Diabetes is a lifelong, chronic health condition caused by abnormalities in the body’s production and use of the hormone insulin. Research has shown that the feel-good hormone, dopamine (DA), plays a key role in how the body regulates the production of insulin. Typically, insulin is secreted by cells in the pancreas called ‘beta-cells,’ in response to glucose — a process that is aptly called ‘glucose-stimulated insulin secretion (GSIS). DA negatively regulates GSIS, leading to transient changes in the body’s levels of insulins. But the mechanism behind this regulation was unknown, until now.

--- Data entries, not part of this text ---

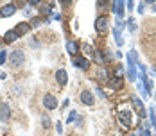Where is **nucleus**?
Wrapping results in <instances>:
<instances>
[{
	"label": "nucleus",
	"instance_id": "f257e3e1",
	"mask_svg": "<svg viewBox=\"0 0 156 136\" xmlns=\"http://www.w3.org/2000/svg\"><path fill=\"white\" fill-rule=\"evenodd\" d=\"M23 61H25V54H23V50H15V52L9 56V63H11L13 66H20V65H23Z\"/></svg>",
	"mask_w": 156,
	"mask_h": 136
},
{
	"label": "nucleus",
	"instance_id": "f03ea898",
	"mask_svg": "<svg viewBox=\"0 0 156 136\" xmlns=\"http://www.w3.org/2000/svg\"><path fill=\"white\" fill-rule=\"evenodd\" d=\"M79 100H81V104H84V106H94L95 99L94 95H92V91L90 90H83L79 93Z\"/></svg>",
	"mask_w": 156,
	"mask_h": 136
},
{
	"label": "nucleus",
	"instance_id": "7ed1b4c3",
	"mask_svg": "<svg viewBox=\"0 0 156 136\" xmlns=\"http://www.w3.org/2000/svg\"><path fill=\"white\" fill-rule=\"evenodd\" d=\"M15 13H16L15 4H5V5L0 7V16H2V18H9V16H13Z\"/></svg>",
	"mask_w": 156,
	"mask_h": 136
},
{
	"label": "nucleus",
	"instance_id": "20e7f679",
	"mask_svg": "<svg viewBox=\"0 0 156 136\" xmlns=\"http://www.w3.org/2000/svg\"><path fill=\"white\" fill-rule=\"evenodd\" d=\"M43 106L47 107V109H56L58 107V99L54 95H50V93L43 95Z\"/></svg>",
	"mask_w": 156,
	"mask_h": 136
},
{
	"label": "nucleus",
	"instance_id": "39448f33",
	"mask_svg": "<svg viewBox=\"0 0 156 136\" xmlns=\"http://www.w3.org/2000/svg\"><path fill=\"white\" fill-rule=\"evenodd\" d=\"M119 118H120V122L124 124L126 127H131L133 125V115H131V111H120L119 113Z\"/></svg>",
	"mask_w": 156,
	"mask_h": 136
},
{
	"label": "nucleus",
	"instance_id": "423d86ee",
	"mask_svg": "<svg viewBox=\"0 0 156 136\" xmlns=\"http://www.w3.org/2000/svg\"><path fill=\"white\" fill-rule=\"evenodd\" d=\"M106 29H108V18L106 16H99L95 20V30L97 32H104Z\"/></svg>",
	"mask_w": 156,
	"mask_h": 136
},
{
	"label": "nucleus",
	"instance_id": "0eeeda50",
	"mask_svg": "<svg viewBox=\"0 0 156 136\" xmlns=\"http://www.w3.org/2000/svg\"><path fill=\"white\" fill-rule=\"evenodd\" d=\"M9 118H11V107L7 106L5 102H2V104H0V120L7 122Z\"/></svg>",
	"mask_w": 156,
	"mask_h": 136
},
{
	"label": "nucleus",
	"instance_id": "6e6552de",
	"mask_svg": "<svg viewBox=\"0 0 156 136\" xmlns=\"http://www.w3.org/2000/svg\"><path fill=\"white\" fill-rule=\"evenodd\" d=\"M29 30H31V27H29L27 22H20V23L15 27V32L18 34V36H23V34H27Z\"/></svg>",
	"mask_w": 156,
	"mask_h": 136
},
{
	"label": "nucleus",
	"instance_id": "1a4fd4ad",
	"mask_svg": "<svg viewBox=\"0 0 156 136\" xmlns=\"http://www.w3.org/2000/svg\"><path fill=\"white\" fill-rule=\"evenodd\" d=\"M77 68H81V70H88V66H90V61L86 59V58H74V61H72Z\"/></svg>",
	"mask_w": 156,
	"mask_h": 136
},
{
	"label": "nucleus",
	"instance_id": "9d476101",
	"mask_svg": "<svg viewBox=\"0 0 156 136\" xmlns=\"http://www.w3.org/2000/svg\"><path fill=\"white\" fill-rule=\"evenodd\" d=\"M56 81H58L59 86H65V84L68 82V75H66V72H65V70H58V72H56Z\"/></svg>",
	"mask_w": 156,
	"mask_h": 136
},
{
	"label": "nucleus",
	"instance_id": "9b49d317",
	"mask_svg": "<svg viewBox=\"0 0 156 136\" xmlns=\"http://www.w3.org/2000/svg\"><path fill=\"white\" fill-rule=\"evenodd\" d=\"M124 5L126 2H122V0L113 2V13H117V16H124Z\"/></svg>",
	"mask_w": 156,
	"mask_h": 136
},
{
	"label": "nucleus",
	"instance_id": "f8f14e48",
	"mask_svg": "<svg viewBox=\"0 0 156 136\" xmlns=\"http://www.w3.org/2000/svg\"><path fill=\"white\" fill-rule=\"evenodd\" d=\"M15 40H18V34H16L15 30H9V32H5V36H4V41H5V43H13Z\"/></svg>",
	"mask_w": 156,
	"mask_h": 136
},
{
	"label": "nucleus",
	"instance_id": "ddd939ff",
	"mask_svg": "<svg viewBox=\"0 0 156 136\" xmlns=\"http://www.w3.org/2000/svg\"><path fill=\"white\" fill-rule=\"evenodd\" d=\"M66 50H68L72 56H76V54H77V43H76V41H68V45H66Z\"/></svg>",
	"mask_w": 156,
	"mask_h": 136
},
{
	"label": "nucleus",
	"instance_id": "4468645a",
	"mask_svg": "<svg viewBox=\"0 0 156 136\" xmlns=\"http://www.w3.org/2000/svg\"><path fill=\"white\" fill-rule=\"evenodd\" d=\"M109 86H111V88H122V79H120V77L111 79V81H109Z\"/></svg>",
	"mask_w": 156,
	"mask_h": 136
},
{
	"label": "nucleus",
	"instance_id": "2eb2a0df",
	"mask_svg": "<svg viewBox=\"0 0 156 136\" xmlns=\"http://www.w3.org/2000/svg\"><path fill=\"white\" fill-rule=\"evenodd\" d=\"M97 79H101V81H108V72H106L104 68H99V70H97Z\"/></svg>",
	"mask_w": 156,
	"mask_h": 136
},
{
	"label": "nucleus",
	"instance_id": "dca6fc26",
	"mask_svg": "<svg viewBox=\"0 0 156 136\" xmlns=\"http://www.w3.org/2000/svg\"><path fill=\"white\" fill-rule=\"evenodd\" d=\"M131 100H133L135 107H138L140 111H144V104H142V100H140V99H136V97H131Z\"/></svg>",
	"mask_w": 156,
	"mask_h": 136
},
{
	"label": "nucleus",
	"instance_id": "f3484780",
	"mask_svg": "<svg viewBox=\"0 0 156 136\" xmlns=\"http://www.w3.org/2000/svg\"><path fill=\"white\" fill-rule=\"evenodd\" d=\"M127 27H129V30H131V32H135V30H136V23H135V20H133V18H129Z\"/></svg>",
	"mask_w": 156,
	"mask_h": 136
},
{
	"label": "nucleus",
	"instance_id": "a211bd4d",
	"mask_svg": "<svg viewBox=\"0 0 156 136\" xmlns=\"http://www.w3.org/2000/svg\"><path fill=\"white\" fill-rule=\"evenodd\" d=\"M77 120V113L76 111H70L68 113V124H72V122H76Z\"/></svg>",
	"mask_w": 156,
	"mask_h": 136
},
{
	"label": "nucleus",
	"instance_id": "6ab92c4d",
	"mask_svg": "<svg viewBox=\"0 0 156 136\" xmlns=\"http://www.w3.org/2000/svg\"><path fill=\"white\" fill-rule=\"evenodd\" d=\"M41 125H43V127H50V120H48L47 115H43V117H41Z\"/></svg>",
	"mask_w": 156,
	"mask_h": 136
},
{
	"label": "nucleus",
	"instance_id": "aec40b11",
	"mask_svg": "<svg viewBox=\"0 0 156 136\" xmlns=\"http://www.w3.org/2000/svg\"><path fill=\"white\" fill-rule=\"evenodd\" d=\"M5 58H7L5 50H0V65H4V63H5Z\"/></svg>",
	"mask_w": 156,
	"mask_h": 136
},
{
	"label": "nucleus",
	"instance_id": "412c9836",
	"mask_svg": "<svg viewBox=\"0 0 156 136\" xmlns=\"http://www.w3.org/2000/svg\"><path fill=\"white\" fill-rule=\"evenodd\" d=\"M95 59H97V63H99V65H102V63H104V58H102V54H99V52H95Z\"/></svg>",
	"mask_w": 156,
	"mask_h": 136
},
{
	"label": "nucleus",
	"instance_id": "4be33fe9",
	"mask_svg": "<svg viewBox=\"0 0 156 136\" xmlns=\"http://www.w3.org/2000/svg\"><path fill=\"white\" fill-rule=\"evenodd\" d=\"M52 18H54V20H61V15H59V13H52Z\"/></svg>",
	"mask_w": 156,
	"mask_h": 136
},
{
	"label": "nucleus",
	"instance_id": "5701e85b",
	"mask_svg": "<svg viewBox=\"0 0 156 136\" xmlns=\"http://www.w3.org/2000/svg\"><path fill=\"white\" fill-rule=\"evenodd\" d=\"M84 52H86V54H92V48H90V45H84Z\"/></svg>",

Recently, a team led by researchers from Tokyo Institute of Technology (Tokyo Tech) uncovered the precise mechanism through which DA regulates insulin secretions. Using a technique called “total internal reflection fluorescence microscopy,” they were able to reveal that DA “receptors” — proteins on cells that DA can bind to — called D1 and D2, act in concert to achieve the transient regulation of insulin.
“We found that D1 receptor antagonists — drugs that block D1 receptors from activation — decreased the dopamine-mediated inhibition of insulin secretion. We also saw that overexpression of only D2 receptors on beta cells exerted an inhibitory and toxic effect and abolished insulin secretion in beta-cells. This gave us a clue to the mechanism of down-regulation,” explains Prof. Shoen Kume of Tokyo Tech, who led the study.
The research team then performed further experiments called “proximity ligation” and “Western blot assays” to study the receptors further. They found that D1 and D2 bound to each other to form a complex called a “heteromer.” When activated by DA, this heteromer transiently inhibited insulin secretion. They also saw that when D1 and D2 were co-expressed on beta-cells, the cells were able to bypass the toxic effects of D2 overexpression.
Dr. Kume says, “From these findings it can be concluded that D1 modulates D2 signaling to protect beta-cells from the harmful effects of DA. This study greatly improves our understanding of DA signaling in diabetes.”
Understanding the mechanism of DA signaling in the regulation of insulin secretion is sure to provide new therapeutic targets for the prevention, treatment, and management of diabetes.